How would I get the absolute value signs on the above two quantities?
Best Answer
You are extremely close.
$|x_A-x_2|\leq \varepsilon$ is equivalent to $-\varepsilon\leq x_A-x_2\leq \varepsilon$, so you'd be done with the inf part if you could show that $-\varepsilon\leq x_A-x_2$, or in other words, $x_2\leq x_A+\varepsilon$. Can you see why that is true?
Similarly, show that $-\varepsilon\leq x_1-x_B$, or, $x_B\leq x_1+\varepsilon$.
(A pedantic point about notation: Matching $A$ with $2$ and $B$ with $1$ may catch a reader off guard. An even more pedantic point: The "$A$" used as a subscript is the same symbol used to denote the original set, which might also be best avoided.)
Generally speaking, if you are trying to prove something about sups, you will often need to use both key components of their definitions.
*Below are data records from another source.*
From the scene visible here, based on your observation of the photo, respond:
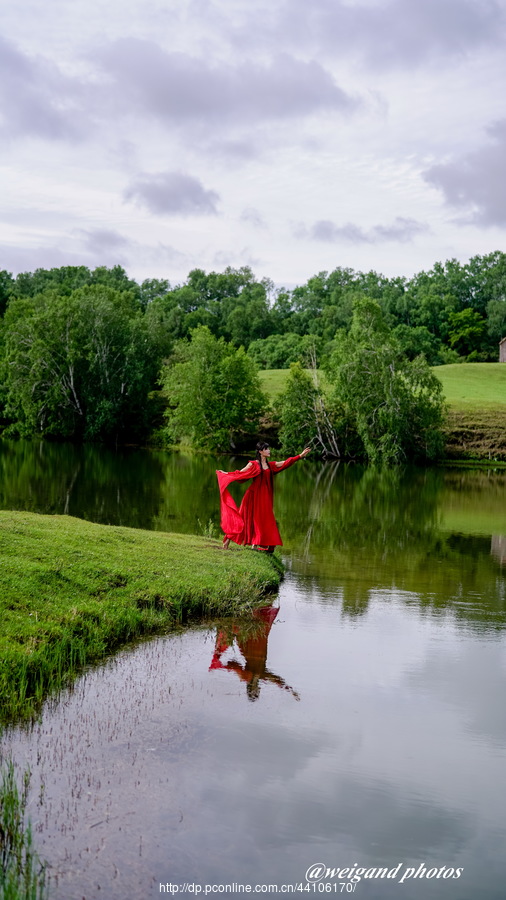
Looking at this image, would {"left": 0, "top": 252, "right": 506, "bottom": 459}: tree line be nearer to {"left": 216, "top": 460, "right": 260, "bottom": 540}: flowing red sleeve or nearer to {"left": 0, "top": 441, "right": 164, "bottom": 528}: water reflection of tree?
{"left": 0, "top": 441, "right": 164, "bottom": 528}: water reflection of tree

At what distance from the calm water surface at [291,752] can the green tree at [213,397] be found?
2142 inches

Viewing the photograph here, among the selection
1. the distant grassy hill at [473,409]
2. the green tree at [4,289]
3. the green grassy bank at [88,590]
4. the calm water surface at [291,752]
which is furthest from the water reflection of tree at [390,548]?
the green tree at [4,289]

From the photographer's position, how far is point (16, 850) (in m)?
6.55

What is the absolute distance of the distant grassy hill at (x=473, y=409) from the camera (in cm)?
6738

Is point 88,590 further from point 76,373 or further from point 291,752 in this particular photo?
point 76,373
The analogous statements hold for infs.
Once you have the essentials down, it's also worth noting that your assumption that the inf and sup are not in the set is superfluous. That is, whether or not $\sup A$ and $\inf A$ are in $A$, the existence of $x_A$ and $x_B$ as you stated is guaranteed by the definition of inf and sup.